My body's been sending me signals since I was 25: shin splints, bad knees, a bum hip, flat feet, blisters, callouses. I simply put more Dr. Shoal's cushions in my shoes and keep plugging away, because if I don't run I tend toward corpulence. The first third of this year I was running 25 miles per week, then I had ankle problems (a new pain!) that required a month off. Since May I've been running about 10 miles per week, mostly in three days, and walking on alternate days. I've given up road running, and walk to the rubber track at Towson High, run, then walk home. This was working well for me until yesterday.
I finished my run as usual--2.5 miles on the track in the gorgeous triple-digit Baltimore heat--walked home, showered, went to work, sat at my desk ordering books and videos for three hours, then attempted to stand and nearly keeled over in agony. At the juncture of lateral malleolus, calcaneus, and talus in my left foot is a gooey swollen spot the size of an orange, and I don't know why. I didn't turn or twist my ankle, I didn't drop anything on it. It just started hurting.

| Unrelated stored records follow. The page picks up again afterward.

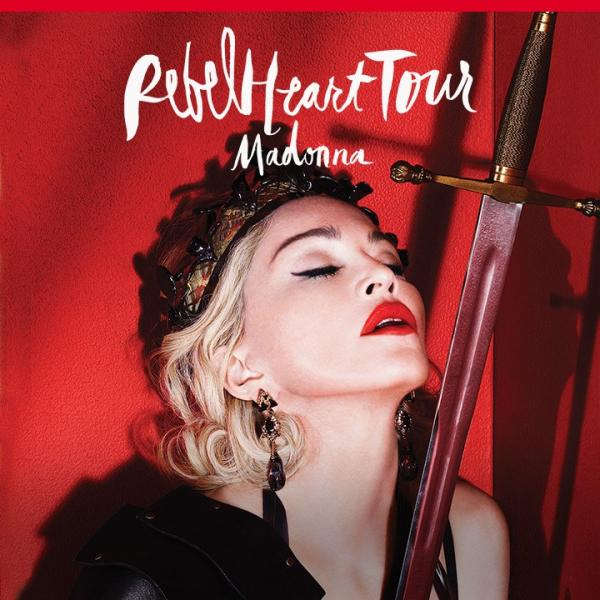 麥當娜《REBEL HEART TOUR》香港站(圖:FB@Live Nation Lushington Hong Kong)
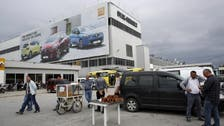 Renault offers concessions to striking workers in Turkey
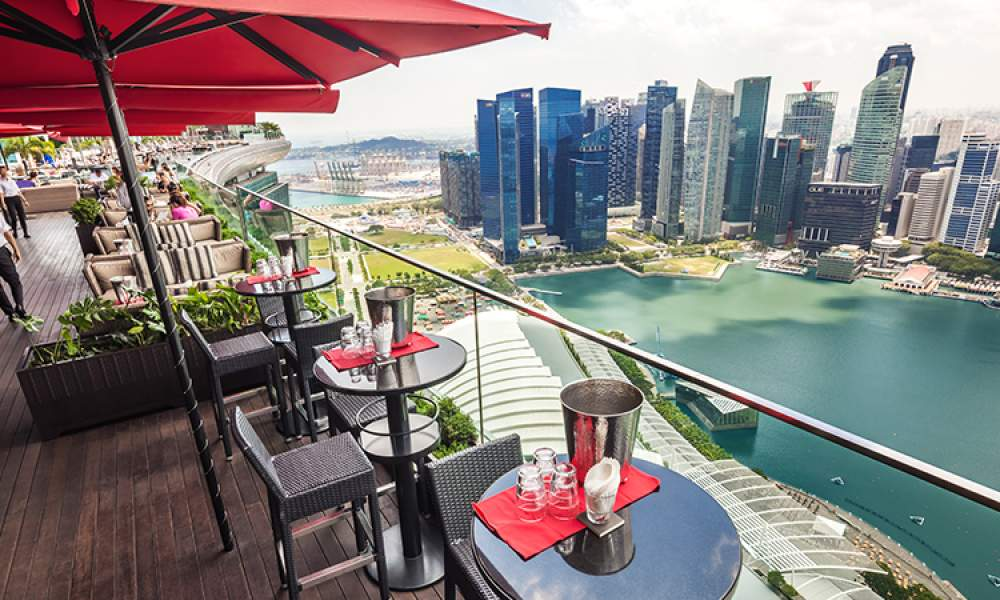 Top 10 Rooftop Bars - Singapore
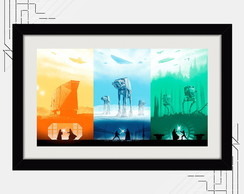 Quadro Star Wars 67x47cm Art Minimalista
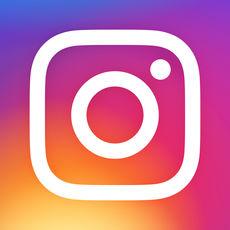 instagram客户端下载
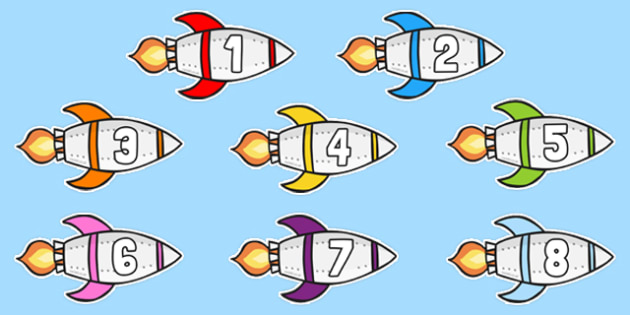 Numbers 1-20 on Rockets Cut Outs - numbers, 1-20, rockets, cut outs, space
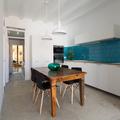 cocina y habitacion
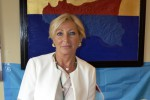 Palermo, cessione degli Hotel Acqua Marcia: c'è l'accordo sui lavoratori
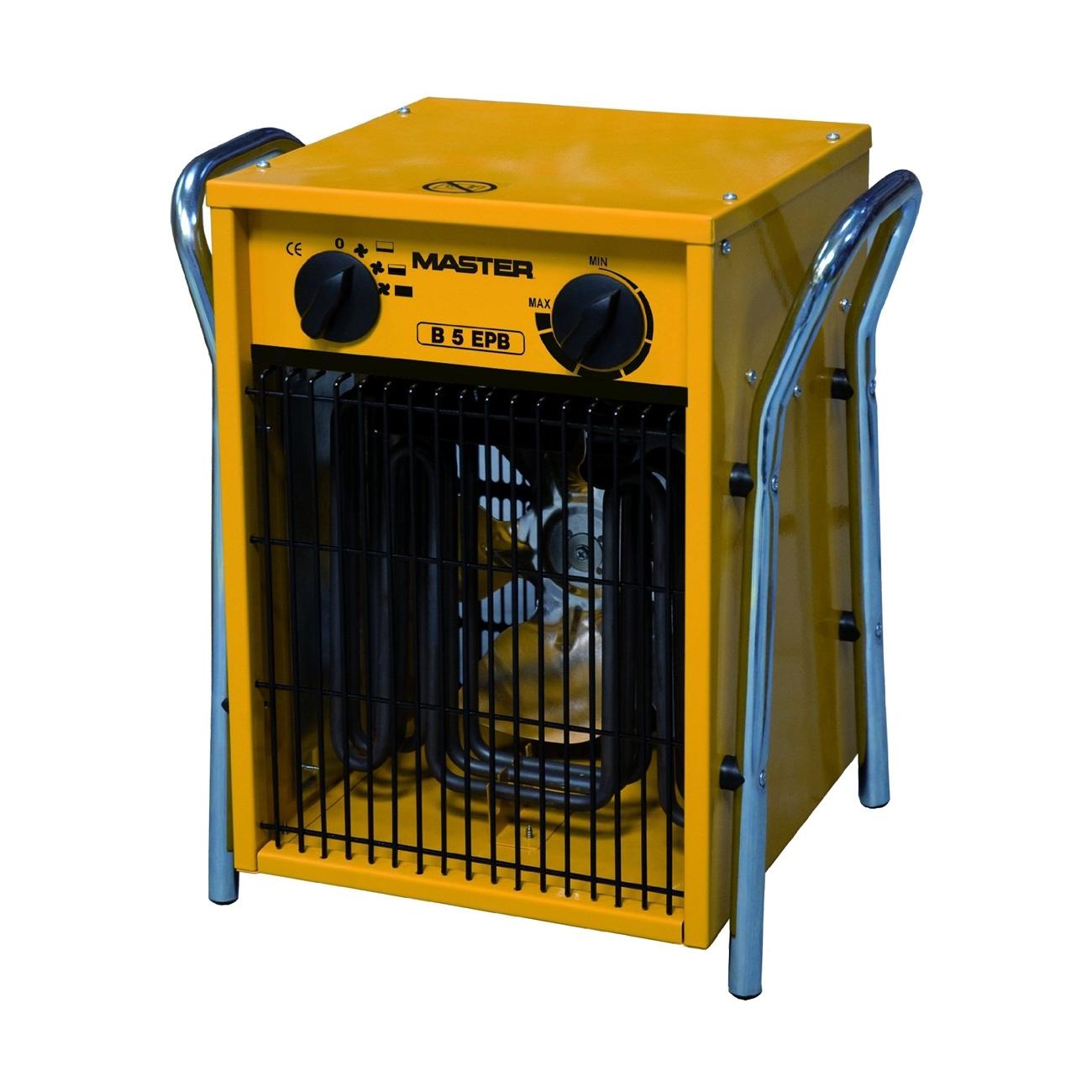 Generador de aire caliente con ventilador trifásico Master B5 EPB - Reacondicionado 1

Actually, I do know why it started hurting: old age. I'm likely to take a couple weeks off and then start running again, and in November something else will fall apart.
Dr. Weil has a point. Is it time to become a swimmer or a cyclist? Maybe I should get a step-climber or one of those gazelle things the fat steroid dude with a pony tail rides on late-night TV.
But I like running. I've been doing it the better part of 20 years. Ugh. Being a pedestrian kind of necessitates preserving my musculoskeletal system, however.
UPDATE 8am Thursday: I can't touch my left foot to the ground without significant pain. WTF? Is it a sprain? A stress fracture? Fuck this. I had to slide on my ass down the basement stairs to fetch a set of crutches left here by the previous owner of the house (thanks ghost of Willard R. Bowman). Making coffee on crutches sucks.